(Source extract)

# Let x,y be real numbers and y^2+4y+9x^2-30x+29=0, which of the following is equal to 9x-y? A. 17 B. 25 C. 30 D. 41

Jun 17, 2018

A

#### Explanation:

You may notice that it bears some similarities to a circle with the general form ${\left(x - h\right)}^{2} + {\left(y - k\right)}^{2} = {r}^{2}$ where $\left(h , k\right)$ is the centre and r is the radius

So first up, you need to complete the square
${y}^{2} + 4 y + 9 {x}^{2} - 30 x + 29 = 0$

$\left(9 {x}^{2} - 30 x\right) + \left({y}^{2} + 4 y\right) = - 29$

$9 \left({x}^{2} - \frac{30}{9} x + {\left(\frac{5}{3}\right)}^{2}\right) + \left({y}^{2} + 4 y + 4\right) = - 29 + 4 + 25$
In case you don't remember how to complete the square,
$a {x}^{2} + b x + {\left(\frac{b}{2}\right)}^{2}$ is how you go about it. All you have to do to find your constant is to half the coefficient of your $x$ term ie $\frac{b}{2}$and then square the entire thing ie ${\left(\frac{b}{2}\right)}^{2}$

$9 {\left(x - \frac{5}{3}\right)}^{2} + {\left(y + 2\right)}^{2} = 0$

Therefore, the centre is $\left(\frac{5}{3} , - 2\right)$

Now you have the equation $9 x - y$. Sub your above point in and you will get:
$9 \left(\frac{5}{3}\right) - \left(- 2\right) = 15 + 2 = 17 = A$

(End Source extract)
(Information supplied)

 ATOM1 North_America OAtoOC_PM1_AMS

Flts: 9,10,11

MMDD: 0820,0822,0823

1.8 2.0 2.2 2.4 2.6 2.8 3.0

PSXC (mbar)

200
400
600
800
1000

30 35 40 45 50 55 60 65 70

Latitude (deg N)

(End Information supplied)
(Information supplied)

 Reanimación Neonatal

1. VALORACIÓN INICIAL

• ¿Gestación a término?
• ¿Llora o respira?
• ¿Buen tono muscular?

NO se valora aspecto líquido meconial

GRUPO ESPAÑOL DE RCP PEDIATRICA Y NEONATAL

(End Information supplied)

### Problem statement
In the worked solution:
(a) What point does it give as the centre?
(b) To find the constant when completing the square, what does it say to do with the coefficient of the x term?
(c) What value does it get for 9x − y, and which answer choice is that?

### Reply
(a) (5/3, −2)
(b) Halve it, then square the result: (b/2)².
(c) 17, which is choice A.